Between patient appointments, running a practice, trying to fit in continuing education and dealing with personal obligations, staying on top of bills can be challenging.

Between patient appointments, running a practice, trying to fit in continuing education and dealing with personal obligations, staying on top of bills can be challenging. Add to that a doctor’s office feeling a cash crunch due to slow reimbursements, emergencies or other unexpected expenses, and putting off scheduled payments might seem like the best solution at the time. Or maybe a bill was simply overlooked. 

The process of getting back on track from late or missed payments can be embarrassing and time-consuming. More importantly, they can affect a physician’s ability to secure credit in the future.

 

1

In the end, it will cost you more.

Miss a payment on anything from a mortgage to a medical student loan to a credit card, and it’s likely you could be charged a late fee. If you miss more than one payment, these fees can add up. Some credit card issuers increase the interest rate, which could be applied to both your current balance and new purchases.

 

2

Collection agencies will call … and call. 

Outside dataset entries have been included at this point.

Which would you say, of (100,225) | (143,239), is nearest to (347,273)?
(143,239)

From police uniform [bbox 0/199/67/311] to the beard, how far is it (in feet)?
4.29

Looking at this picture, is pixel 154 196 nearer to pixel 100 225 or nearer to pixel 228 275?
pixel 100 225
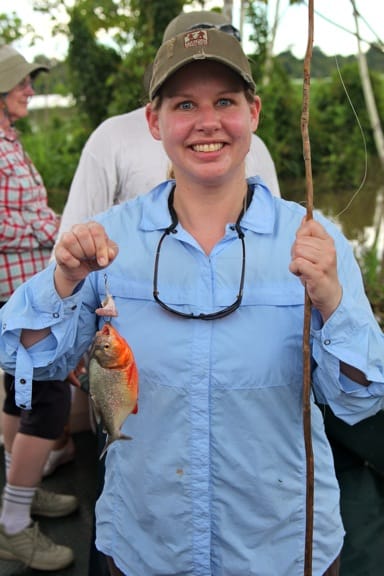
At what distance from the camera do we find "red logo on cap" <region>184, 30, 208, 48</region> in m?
1.78

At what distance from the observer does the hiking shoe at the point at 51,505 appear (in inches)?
149

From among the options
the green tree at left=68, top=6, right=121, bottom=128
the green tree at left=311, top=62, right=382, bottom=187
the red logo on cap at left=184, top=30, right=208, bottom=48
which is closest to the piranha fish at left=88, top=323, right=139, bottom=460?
the red logo on cap at left=184, top=30, right=208, bottom=48

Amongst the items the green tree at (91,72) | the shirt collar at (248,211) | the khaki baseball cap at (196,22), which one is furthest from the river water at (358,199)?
the shirt collar at (248,211)

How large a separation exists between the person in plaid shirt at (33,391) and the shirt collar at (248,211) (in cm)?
157

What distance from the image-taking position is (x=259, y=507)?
1.76 meters

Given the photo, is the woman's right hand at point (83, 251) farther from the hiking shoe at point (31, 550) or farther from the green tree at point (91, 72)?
the green tree at point (91, 72)

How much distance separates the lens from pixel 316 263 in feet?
4.88

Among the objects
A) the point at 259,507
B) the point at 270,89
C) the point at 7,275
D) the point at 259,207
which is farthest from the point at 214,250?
the point at 270,89

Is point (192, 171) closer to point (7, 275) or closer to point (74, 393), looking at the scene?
point (7, 275)

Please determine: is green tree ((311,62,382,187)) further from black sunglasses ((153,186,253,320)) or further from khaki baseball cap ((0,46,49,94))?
black sunglasses ((153,186,253,320))

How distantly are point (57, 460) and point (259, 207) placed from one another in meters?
2.94

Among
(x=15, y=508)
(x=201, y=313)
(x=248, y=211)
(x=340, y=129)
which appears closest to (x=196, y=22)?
(x=248, y=211)

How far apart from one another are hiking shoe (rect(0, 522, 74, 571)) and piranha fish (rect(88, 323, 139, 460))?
→ 184cm

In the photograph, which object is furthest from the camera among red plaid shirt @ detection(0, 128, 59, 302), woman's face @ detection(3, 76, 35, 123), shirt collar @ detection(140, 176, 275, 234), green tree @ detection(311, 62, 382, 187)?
green tree @ detection(311, 62, 382, 187)
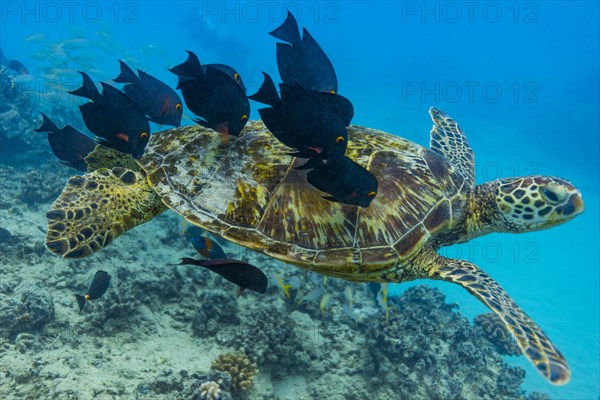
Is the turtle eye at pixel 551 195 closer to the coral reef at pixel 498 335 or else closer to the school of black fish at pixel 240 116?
the school of black fish at pixel 240 116

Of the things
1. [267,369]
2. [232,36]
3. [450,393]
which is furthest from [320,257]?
[232,36]

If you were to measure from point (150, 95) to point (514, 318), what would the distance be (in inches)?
173

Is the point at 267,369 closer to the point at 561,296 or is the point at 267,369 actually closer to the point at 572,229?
the point at 561,296

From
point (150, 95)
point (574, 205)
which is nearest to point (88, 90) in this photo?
point (150, 95)

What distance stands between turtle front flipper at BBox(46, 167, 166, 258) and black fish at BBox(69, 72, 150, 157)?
0.53m

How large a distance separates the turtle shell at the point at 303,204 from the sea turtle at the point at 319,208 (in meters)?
0.01

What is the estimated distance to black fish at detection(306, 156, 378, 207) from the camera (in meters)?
2.51

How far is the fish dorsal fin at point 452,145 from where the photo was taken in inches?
179

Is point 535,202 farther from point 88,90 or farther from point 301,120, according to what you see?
point 88,90

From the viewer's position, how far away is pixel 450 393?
4988 mm

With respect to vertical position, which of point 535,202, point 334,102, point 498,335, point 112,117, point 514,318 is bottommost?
point 498,335

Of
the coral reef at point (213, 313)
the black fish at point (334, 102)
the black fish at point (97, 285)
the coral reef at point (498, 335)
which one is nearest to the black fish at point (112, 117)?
the black fish at point (97, 285)

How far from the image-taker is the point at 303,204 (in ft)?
10.9

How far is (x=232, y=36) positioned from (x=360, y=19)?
51.5 m
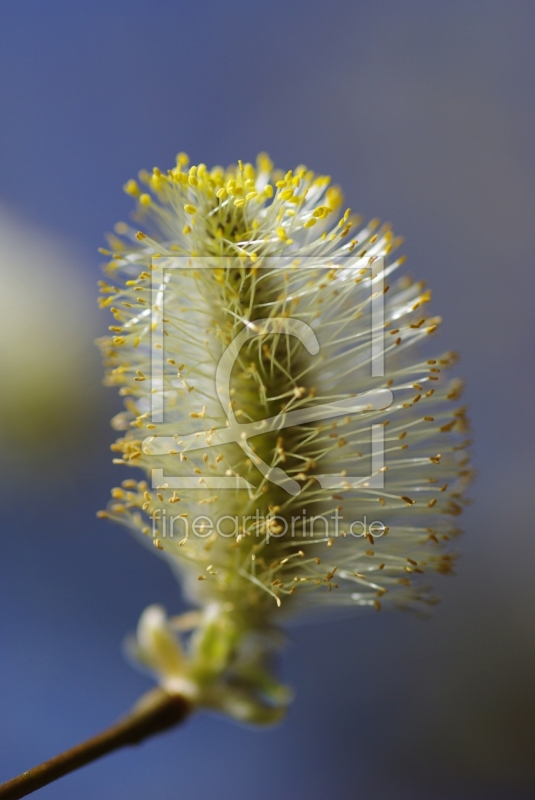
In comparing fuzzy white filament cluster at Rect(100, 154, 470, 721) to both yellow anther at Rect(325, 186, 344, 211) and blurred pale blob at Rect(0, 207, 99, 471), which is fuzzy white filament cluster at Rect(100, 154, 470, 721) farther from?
blurred pale blob at Rect(0, 207, 99, 471)

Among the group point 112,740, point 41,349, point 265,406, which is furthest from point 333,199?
point 41,349

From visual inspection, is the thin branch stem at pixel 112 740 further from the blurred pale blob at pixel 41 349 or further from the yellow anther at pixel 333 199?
the blurred pale blob at pixel 41 349

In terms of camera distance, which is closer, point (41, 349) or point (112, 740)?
point (112, 740)

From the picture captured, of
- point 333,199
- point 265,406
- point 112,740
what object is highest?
point 333,199

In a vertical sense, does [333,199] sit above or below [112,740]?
above

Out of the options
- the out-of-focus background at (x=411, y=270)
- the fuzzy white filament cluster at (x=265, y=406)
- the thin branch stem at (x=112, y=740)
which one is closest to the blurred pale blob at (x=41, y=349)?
the out-of-focus background at (x=411, y=270)

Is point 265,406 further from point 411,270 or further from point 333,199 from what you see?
point 411,270

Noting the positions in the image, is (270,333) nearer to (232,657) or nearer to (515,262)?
(232,657)

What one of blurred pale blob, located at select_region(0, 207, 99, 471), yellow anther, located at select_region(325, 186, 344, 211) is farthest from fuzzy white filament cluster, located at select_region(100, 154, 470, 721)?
blurred pale blob, located at select_region(0, 207, 99, 471)
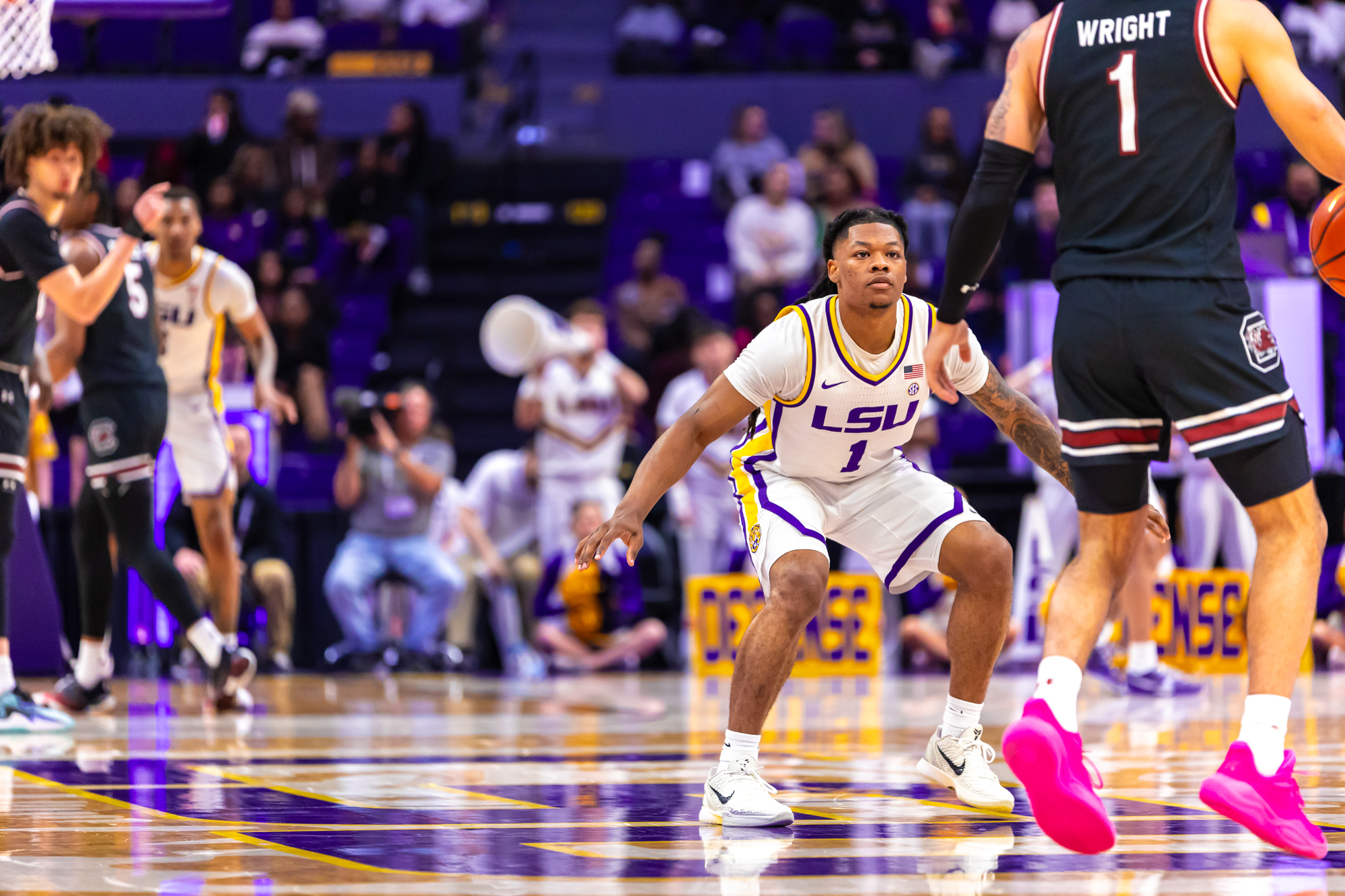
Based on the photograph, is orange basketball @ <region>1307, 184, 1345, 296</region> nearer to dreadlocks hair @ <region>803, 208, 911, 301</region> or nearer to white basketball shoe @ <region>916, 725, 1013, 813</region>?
dreadlocks hair @ <region>803, 208, 911, 301</region>

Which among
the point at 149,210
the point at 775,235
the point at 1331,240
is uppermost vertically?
the point at 775,235

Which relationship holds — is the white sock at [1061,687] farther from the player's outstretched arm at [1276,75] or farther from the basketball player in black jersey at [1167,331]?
the player's outstretched arm at [1276,75]

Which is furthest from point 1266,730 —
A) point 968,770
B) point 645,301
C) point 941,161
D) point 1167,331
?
point 941,161

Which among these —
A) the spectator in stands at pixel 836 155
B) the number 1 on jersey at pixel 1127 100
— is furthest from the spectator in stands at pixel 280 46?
the number 1 on jersey at pixel 1127 100

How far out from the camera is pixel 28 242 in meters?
6.29

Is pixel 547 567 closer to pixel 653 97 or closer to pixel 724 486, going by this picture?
pixel 724 486

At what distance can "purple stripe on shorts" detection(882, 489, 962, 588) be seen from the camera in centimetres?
471

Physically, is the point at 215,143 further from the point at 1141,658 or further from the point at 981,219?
the point at 981,219

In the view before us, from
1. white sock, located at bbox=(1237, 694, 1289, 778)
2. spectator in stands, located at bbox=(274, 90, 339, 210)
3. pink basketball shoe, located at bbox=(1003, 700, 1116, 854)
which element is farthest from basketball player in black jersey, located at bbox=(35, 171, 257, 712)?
spectator in stands, located at bbox=(274, 90, 339, 210)

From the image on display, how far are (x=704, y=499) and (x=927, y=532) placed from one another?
6290 millimetres

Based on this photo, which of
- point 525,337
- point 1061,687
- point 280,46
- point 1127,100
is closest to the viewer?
point 1061,687

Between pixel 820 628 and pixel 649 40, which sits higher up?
pixel 649 40

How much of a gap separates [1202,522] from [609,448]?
12.3 feet

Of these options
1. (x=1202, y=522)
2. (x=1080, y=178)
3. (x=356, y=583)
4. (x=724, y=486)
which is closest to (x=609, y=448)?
(x=724, y=486)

Nobody likes a collection call, even if it’s the most polite call you receive all day. If you have multiple consecutive missed payments, you may start to hear from collections. Their goal is to get you to pay, so expect continual calls. But you have patients to see. Do you really want to spend time on the phone explaining why you missed a payment, giving your checking account information, or promising to pay by a certain date? 

 

 

3

It can hurt your credit report.

Late or missed payments on loans, credit cards or mortgages can be a factor as you apply for credit going forward. Once a creditor reports payment lapses to any of the three credit reporting agencies, negative accounts can stay on your credit report for seven years. In order to get these “bad marks” removed sooner, you must work with the creditor to whom you owe late payments,
or simply wait it out. 

 

4

Your FICO score can drop. 

According to myFICO, payment history is the largest of five factors used to determine your FICO score (35%), the standard credit score used in the U.S., so it pays to keep up with your credit accounts. The strength of your FICO score is an important factor for potential creditors and helps determine the terms and rates you’ll be offered on new purchases or refinancing loans.

 

5

You’ll feel the stress. 

Knowing your bills are paid late is stressful. Lapses in payment and potential penalties will just add more stress to your busy life.